How many times have you tried to quit alone? It was probably short-lived until the next urge to use came. Asking for help can be the difference between life and death. There are many barriers to asking for help, most predominantly fear, pride and denial. Working with a sober companion and having a recovery network can make a big difference.
Asking for help shows courage
It’s common for the drug or alcohol dependent person to believe asking for help is a sign of weakness. Pride and ego is often an inhibitor of “I can do this.” Unfortunately, with addiction, willpower only gets you so far and eventually there will be another bender. Asking for help is an act of great courage because it requires the addict to put their contempt aside and truly accept a situation.
Fear of having people take care of you
No one likes to think of themselves as dependent on others. But this is how recovery works, we get better to eventually help another person in our recovery program. The first year can be the hardest year. Recovery is a selfish program in the beginning. We need help to get sober and stay sober. Let others help, until you can help yourself.

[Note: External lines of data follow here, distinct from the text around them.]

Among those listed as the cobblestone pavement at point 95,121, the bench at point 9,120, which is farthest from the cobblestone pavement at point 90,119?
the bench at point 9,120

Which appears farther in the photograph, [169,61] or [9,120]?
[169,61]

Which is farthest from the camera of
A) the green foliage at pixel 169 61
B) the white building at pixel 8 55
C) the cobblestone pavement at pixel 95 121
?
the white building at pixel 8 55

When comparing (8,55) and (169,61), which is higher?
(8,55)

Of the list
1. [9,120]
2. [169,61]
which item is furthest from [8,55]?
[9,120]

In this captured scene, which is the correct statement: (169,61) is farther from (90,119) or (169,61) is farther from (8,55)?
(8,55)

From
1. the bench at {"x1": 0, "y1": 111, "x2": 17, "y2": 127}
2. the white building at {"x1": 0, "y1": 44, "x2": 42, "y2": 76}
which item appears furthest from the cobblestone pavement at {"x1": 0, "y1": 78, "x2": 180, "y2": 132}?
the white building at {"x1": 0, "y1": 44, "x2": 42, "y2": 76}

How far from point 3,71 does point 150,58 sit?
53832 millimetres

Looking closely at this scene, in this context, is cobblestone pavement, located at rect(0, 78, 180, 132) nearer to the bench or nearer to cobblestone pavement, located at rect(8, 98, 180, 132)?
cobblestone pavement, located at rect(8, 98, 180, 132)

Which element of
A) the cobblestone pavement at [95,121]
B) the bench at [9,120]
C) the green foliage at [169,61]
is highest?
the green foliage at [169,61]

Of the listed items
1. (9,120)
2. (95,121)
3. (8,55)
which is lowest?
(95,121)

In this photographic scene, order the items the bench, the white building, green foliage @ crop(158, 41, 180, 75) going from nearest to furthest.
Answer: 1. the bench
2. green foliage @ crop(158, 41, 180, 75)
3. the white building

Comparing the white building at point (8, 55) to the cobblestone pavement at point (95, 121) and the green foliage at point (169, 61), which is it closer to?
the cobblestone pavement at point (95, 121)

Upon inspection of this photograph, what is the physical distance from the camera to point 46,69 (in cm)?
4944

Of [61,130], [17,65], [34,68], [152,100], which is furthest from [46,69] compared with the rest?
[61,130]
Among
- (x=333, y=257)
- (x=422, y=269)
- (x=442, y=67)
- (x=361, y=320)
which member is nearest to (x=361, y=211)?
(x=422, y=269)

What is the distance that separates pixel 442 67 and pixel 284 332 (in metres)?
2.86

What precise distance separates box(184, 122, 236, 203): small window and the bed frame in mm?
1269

Dealing with uncomfortable emotions
Trying to stay sober comes with an uncomfortable amount of feelings, the feelings that could lead to picking up your drug of choice again. Having support while navigating these emotions can help them feel less powerful and overwhelming. Gain mindfulness with assistance from others and begin to heal old wounds that trigger unhealthy behaviors.
Treatment for addiction is hard work
If are honest, open minded and willing to ask for help, it will get you way further in recovery than doing it alone. Digging into triggers and deeper issues can be an emotional roller coaster, filled with peaks and valleys. Having a sober companion and support network can turn these emotional peaks into rolling hills.
It’s never too late to ask for help
Most importantly, remember it’s never too late to ask for help. Addiction doesn’t care how young or old you are, or what gender, race or ethnicity. Addiction does not discriminate, and there is no shame in getting and achieving sobriety with a support network. You can do it with others supporting you along the way. Get healthy so you can help yourself achieve a happy and successful life. Allow a sober companion help you until you can help yourself. You will be amazed at the difference in how you feel, how you act and how your relationships grow stronger.
There will be difficult days ahead, know that asking for help can make the difference between a life of pain and a life of joy.